What the task asks: Extract every line below that contains the string "farther", treating uppercase and lowercase letters as different, and copy each such line in full.

[start]

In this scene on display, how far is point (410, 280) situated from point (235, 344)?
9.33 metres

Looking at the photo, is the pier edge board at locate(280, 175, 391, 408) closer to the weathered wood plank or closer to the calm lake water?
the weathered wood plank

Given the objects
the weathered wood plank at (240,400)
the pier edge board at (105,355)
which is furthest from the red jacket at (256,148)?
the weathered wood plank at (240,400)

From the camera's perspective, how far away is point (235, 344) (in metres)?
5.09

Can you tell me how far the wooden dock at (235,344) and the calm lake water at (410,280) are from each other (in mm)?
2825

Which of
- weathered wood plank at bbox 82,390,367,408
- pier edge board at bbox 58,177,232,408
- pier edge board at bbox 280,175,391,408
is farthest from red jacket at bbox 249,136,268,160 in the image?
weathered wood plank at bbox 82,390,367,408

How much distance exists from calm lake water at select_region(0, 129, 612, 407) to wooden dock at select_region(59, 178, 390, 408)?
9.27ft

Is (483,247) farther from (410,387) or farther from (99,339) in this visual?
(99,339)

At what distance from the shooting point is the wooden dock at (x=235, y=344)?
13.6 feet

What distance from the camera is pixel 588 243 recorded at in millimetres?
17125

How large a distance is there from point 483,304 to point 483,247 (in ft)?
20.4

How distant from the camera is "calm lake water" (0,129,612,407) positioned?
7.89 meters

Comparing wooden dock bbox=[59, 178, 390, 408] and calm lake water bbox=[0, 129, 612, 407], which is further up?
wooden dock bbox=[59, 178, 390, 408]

[end]
[start]

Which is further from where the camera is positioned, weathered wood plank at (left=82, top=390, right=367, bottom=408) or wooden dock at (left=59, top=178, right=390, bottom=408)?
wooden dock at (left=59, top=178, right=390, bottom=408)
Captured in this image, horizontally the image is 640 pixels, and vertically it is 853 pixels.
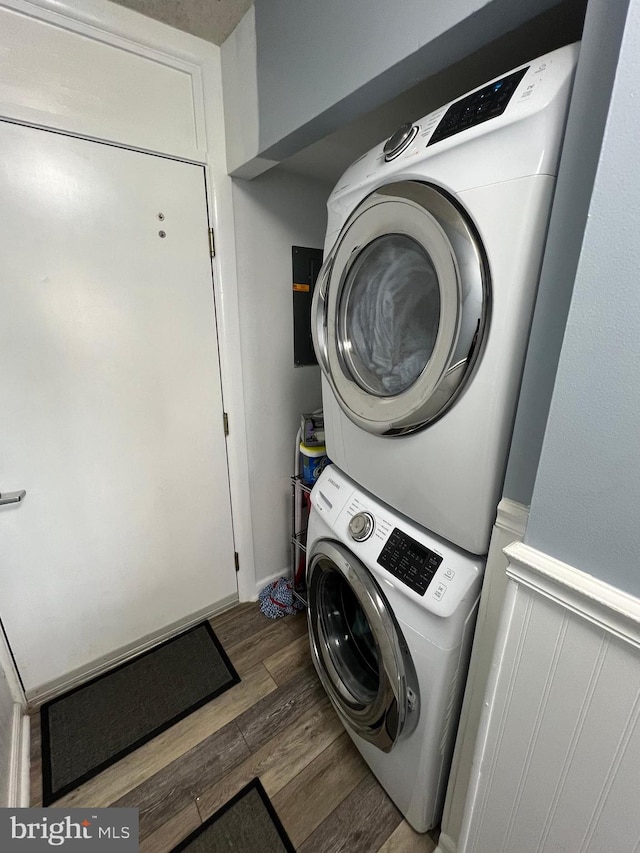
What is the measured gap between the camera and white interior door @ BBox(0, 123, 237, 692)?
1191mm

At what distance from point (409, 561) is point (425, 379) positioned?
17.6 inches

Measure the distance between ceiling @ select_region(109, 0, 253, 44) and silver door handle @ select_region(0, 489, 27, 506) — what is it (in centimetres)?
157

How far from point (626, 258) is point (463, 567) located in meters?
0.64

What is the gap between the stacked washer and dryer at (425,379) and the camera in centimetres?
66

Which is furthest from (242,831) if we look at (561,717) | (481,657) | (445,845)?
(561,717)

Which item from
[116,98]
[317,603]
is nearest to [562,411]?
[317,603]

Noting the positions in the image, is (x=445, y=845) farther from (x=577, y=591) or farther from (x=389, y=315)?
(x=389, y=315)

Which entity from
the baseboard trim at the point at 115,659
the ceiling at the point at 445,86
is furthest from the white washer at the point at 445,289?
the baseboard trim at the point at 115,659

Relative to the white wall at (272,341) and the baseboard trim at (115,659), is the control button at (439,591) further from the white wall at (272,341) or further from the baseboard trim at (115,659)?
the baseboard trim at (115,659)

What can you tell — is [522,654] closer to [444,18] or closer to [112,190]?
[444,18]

[end]

Written response:
Is (483,247) farther from (410,387) or farther from (99,339) in this visual?
Noting the positions in the image, is (x=445, y=845) farther from (x=577, y=591) or farther from (x=389, y=315)?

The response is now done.